It is also problematic given the comments already made in the press by members of the government, notably the Attorney General, flatly rejecting any allegations of systematic abuse. Such a rejection could play against the government in determining whether investigations are genuine. It is unacceptable for the government to dismiss the allegations but then state that any such allegations will be investigated appropriately at the national level.
‘Harming foreign relations’
The ICC will undoubtedly take note of cases where the UK courts have refused to consider claims, based on well-founded allegations, where the potential damage that they may attach to foreign relations or national security override individual rights. By way of example, the case of Abdel Hakim Belhaj, a Libyan national, whose civil claim was dismissed in the High Court despite the judge concluding that his allegations were well-founded as the judge accepted the government’s argument that to allow the claim to proceed would harm Britain’s relations with other countries or even its own “national security”.
Any investigation into systematic abuse of Iraqi detainees is likely to impact on the same foreign relations considerations of at least one friendly state and will certainly impact upon national security.

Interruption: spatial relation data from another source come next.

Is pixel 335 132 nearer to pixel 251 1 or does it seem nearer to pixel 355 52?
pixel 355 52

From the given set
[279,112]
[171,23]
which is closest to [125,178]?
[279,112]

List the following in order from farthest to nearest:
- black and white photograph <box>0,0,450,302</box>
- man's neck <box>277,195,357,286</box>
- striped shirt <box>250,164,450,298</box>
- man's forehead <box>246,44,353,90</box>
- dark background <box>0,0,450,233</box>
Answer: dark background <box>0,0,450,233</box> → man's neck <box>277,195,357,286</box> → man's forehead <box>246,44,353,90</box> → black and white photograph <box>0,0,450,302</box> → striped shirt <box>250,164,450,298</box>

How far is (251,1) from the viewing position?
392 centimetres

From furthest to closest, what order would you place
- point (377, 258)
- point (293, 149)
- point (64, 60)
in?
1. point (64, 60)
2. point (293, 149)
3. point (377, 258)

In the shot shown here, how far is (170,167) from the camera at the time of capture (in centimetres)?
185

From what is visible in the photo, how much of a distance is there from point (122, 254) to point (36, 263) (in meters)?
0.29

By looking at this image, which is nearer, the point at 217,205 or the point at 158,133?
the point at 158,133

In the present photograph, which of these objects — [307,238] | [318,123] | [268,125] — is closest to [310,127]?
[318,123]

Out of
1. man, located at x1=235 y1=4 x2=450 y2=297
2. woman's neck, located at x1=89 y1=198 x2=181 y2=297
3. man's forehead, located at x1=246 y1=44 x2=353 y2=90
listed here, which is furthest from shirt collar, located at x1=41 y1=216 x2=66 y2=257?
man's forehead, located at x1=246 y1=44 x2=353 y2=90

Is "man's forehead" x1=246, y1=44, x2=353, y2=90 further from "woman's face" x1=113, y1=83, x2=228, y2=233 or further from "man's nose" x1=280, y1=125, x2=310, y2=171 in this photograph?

The question will inevitably be raised as to why the ICC probe will not examine the role of the United States. Put simply, the US is not a State Party to the Rome Statute of the ICC, whereas the UK is. Although the US supported referring the situation in Libya to the ICC and now supports the French initiative to refer the situation in Syria to the ICC, it does not support submitting itself to the scrutiny of the ICC. Arguably it is for this very reason that the US is still not willing to throw itself into the growing international club of nations in The Hague.
The UK government and its military are looking at the ICC Prosecutor’s decision as a threat rather than an opportunity. The Attorney General, Dominic Grieve, declared, “British troops are some of the best in the world and we expect them to operate to the highest standards, in line with both domestic and international law”.
That is quite right. We must expect our armed forces to operate to the highest standards. But we must also expect our judiciary to operate to the same very high standards. The ICC will decide not to intervene if it is satisfied that investigations are genuine and credible. This review is perhaps a watershed for both the ICC and the UK. For the former, the watershed is in it becoming a truly independent, international criminal court; for the latter, in finally dealing with the legacy of Iraq.
Toby Cadman is an international criminal law specialist. He is a Barrister member at Nine Bedford Row International Chambers in London and a member of the International Criminal Bureau in The Hague.